#### [Problems and tasks]
**1.** Revise the rye and bourbon comments by reproducing them starting with "What gin would" and going on through "of it, jerks!", with "white dog" changed to "unaged whiskey".
**2.** In the comments on rye and bourbon, which state made it very easy for distilleries to reopen after Prohibition?
**3.** Extend the rye and bourbon comments, picking up after their final sentence.

#### [Excerpted passage]
####
Actually, most bourbon cocktails were originally rye cocktails. Sazeracs, Manhattans, old fashioneds...all originally made with rye. But after Prohibition, Kentucky made it very easy for the distilleries to re-open and the states that originally produced rye did not. There was a dearth of rye on the US market and most of the rye we dead get was from Canada and not always the best quality. So Americans started replacing rye with bourbon. It is absolutely recommended that you switch back now that rye is becoming more plentiful!

I always have to double take whenever I see my name as belonging to someone else a bunch of times, but it's exciting to see some perspective from the other side of the "liquor pimp" game (I am going to use all the awful things I heard on my awful rebound job to the fullest).

What gin would you compare the gin to?

I have maintained, since last I was in your neck of the woods, that white dog should be the next vodka in this country. I fantasize about seeing whole shelves of it in bars, a la ABSOLUT poopoo/lemon/hotdog or whatever else. Make me tired of it, jerks!
####
#### [Available data]
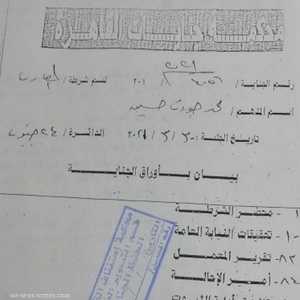 من التحقيقات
####
#### [Answers to this exercise]
**1.**
What gin would you compare the gin to?

I have maintained, since last I was in your neck of the woods, that unaged whiskey should be the next vodka in this country. I fantasize about seeing whole shelves of it in bars, a la ABSOLUT poopoo/lemon/hotdog or whatever else. Make me tired of it, jerks!

**2.** Kentucky

**3.**
Haha, yeah, there was this moment where I invited Nina to one of the events and she did a little double take before she understood that I wasn't talking about you.

Scott is really pushing the Mosby's as a replacement for vodka, and it works very well for that; it has a fuller, richer favor than most vodkas.

The gin is a toughie-- the closest thing I can compare it to the Berkshire Mountain Ethereal batch #4, which was their previous batch (the yellow-green label batch) and batch #5 (purple label) is nothing like #4. They both have this nice smoke with a hint of sulphur although it's not as forward in the Catoctin gin and Catoctin has a bunch more herby botanicals that taste a little more like what you'd get in a white absinthe if you took the liquorice out. The gin is probably my favorite of their products-- it's challenging to mix with but not TOO challenging. They tend to compare it to stuff like New Amsterdam but I think they're doing that to go for the "we can win over vodka drinkers" comparison; I find New Amsterdam to be a bit boring-but-serviceable and would not make that comparison myself.

Most of my infusions are white dog infusions; I love that stuff and I think it gives infusions a richer, fuller-bodied flavor than when I use vodka. Although there are definitely a few newer American vodkas that I have become fond of. I mean, I'm not going to go out of my way to use them but they are fun to play with.